> _SOURCE PASSAGE_:
Please note that Wannabe was NOT designed as an open source tool. We are offering it under the GPL 3 today with very few modifications because we honestly believe that helping other parties will ultimately help us.

Patches are VERY much welcome, but we still need to figure out how to work on Wannabe, so be kind! It is an old code base, somewhat neglected, but we still like it!

To get in contact with us if you are part of The Gathering crew, use our slack and #systemstøtte. We will probably be setting up some external chat if there's interest (or regardless), but first thing is first: Here's the code.

Contact: Use bug reports here, or use [email protected] (Response times are very varying - I'm sorry, we're working on it!)

Docker

Some work has begun on making it possible to develop using docker. It is not complete, largely because we're also moving to a newer php version and ideally fixing some stupid bugs, possibly moving to at least a more recent CakePHP, ideally CakePHP 3.

Several further tweaks are needed, but this is a start.

Initial configuration:

First select between development and production setup by uncommenting the corresponding lines in ./env file. Development is the current default.

If running in dev mode configuration files should be created automatically from example files when starting the container the first time if they are missing.

See build/prepate.sh (used for both prod and dev) and build/development-entrypoint.sh (used in dev only) for manual setup steps reference. Some of these are also referenced in INSTALL.md.

Running:

First we have to create the docker networks used by the containers. This is not done automatically, to allow host to determine networking details. The commands below assumes we want the wannabe_internal network to only be accessible between the containers and not externally. A safe default to limit access to mysql, app (php-fpm) and other non-public-facing containers.

$ docker network create wannabe_public
$ docker network create wannabe_internal --internal

Then we start the containers.

$ docker-compose up

This uses docker-compose and runs several containers by default, depending on environment:

  • One nginx container which contains a basic config for using as local (non-ssh) entrypoint to app *
  • One app container with PHP-fpm and application code *
  • One mysql container running MySQL with a some basic seed data

* Containers used in default production setup

Visit http://localhost:8080 to visit site and get started

Development

To use development setup make sure this line is uncommented in .env file:

COMPOSE_FILE=docker-compose.yml:docker-compose.dev.yml

# This is the same as appending all docker-compose commands with
# -f docker-compose.yml -f docker-compose.dev.yml

The app container automatically contains a mount of your local development folder. And triggers composer setup, pip installs, creation of dummy folders, example configs, etc, each time it's started via development-entrypoint.sh.

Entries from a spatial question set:
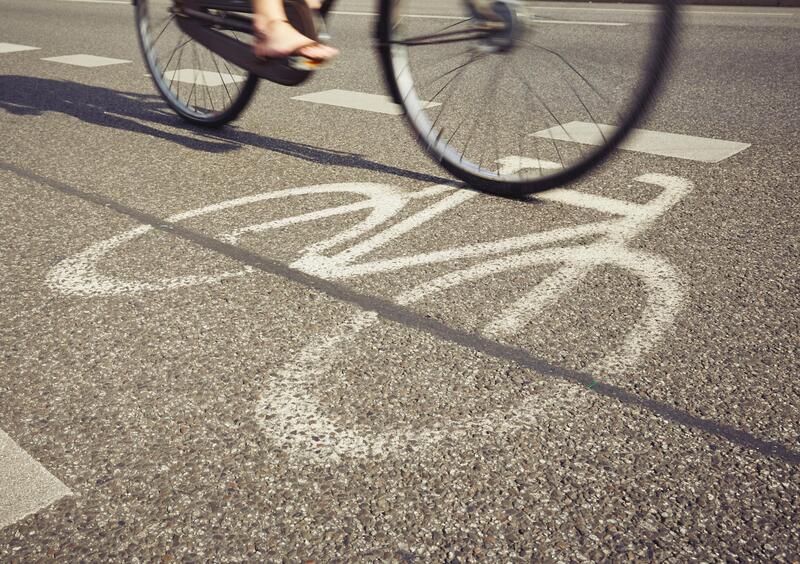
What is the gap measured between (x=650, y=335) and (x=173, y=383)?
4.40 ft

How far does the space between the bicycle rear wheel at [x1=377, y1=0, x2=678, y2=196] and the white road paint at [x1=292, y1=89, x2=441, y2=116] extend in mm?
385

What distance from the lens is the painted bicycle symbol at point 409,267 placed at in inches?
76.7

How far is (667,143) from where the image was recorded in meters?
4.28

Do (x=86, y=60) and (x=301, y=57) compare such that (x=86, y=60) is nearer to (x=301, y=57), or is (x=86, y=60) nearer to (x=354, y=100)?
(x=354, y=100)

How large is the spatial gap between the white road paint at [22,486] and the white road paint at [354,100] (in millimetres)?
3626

...

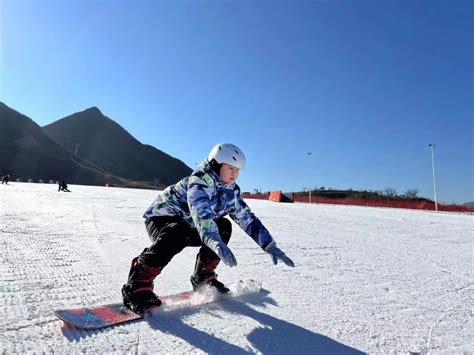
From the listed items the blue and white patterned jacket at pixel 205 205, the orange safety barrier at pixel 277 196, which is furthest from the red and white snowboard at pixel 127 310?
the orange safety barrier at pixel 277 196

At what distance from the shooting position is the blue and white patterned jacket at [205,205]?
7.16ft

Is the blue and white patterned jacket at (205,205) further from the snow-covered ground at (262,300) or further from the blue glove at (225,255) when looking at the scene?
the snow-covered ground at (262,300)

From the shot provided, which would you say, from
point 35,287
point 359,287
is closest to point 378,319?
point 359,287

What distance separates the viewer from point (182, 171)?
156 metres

> _PROBLEM SET_:
A) According to the Wannabe readme, what address should you visit to start using the site once the containers are running?
B) Put this sentence from the Wannabe readme into Spanish: "Development is the current default."
C) Using the Wannabe readme, explain why the docker networks are not created automatically, and why the wannabe_internal network is made internal-only.
None of the entries are needed here.

> _TASK SOLUTIONS_:
A) http://localhost:8080

B) El entorno de desarrollo es el predeterminado actual.

C) The networks are left for the user to create so that the host can determine the networking details. Making wannabe_internal reachable only between the containers is a safe default that limits access to mysql, the app (php-fpm), and other containers that are not public-facing.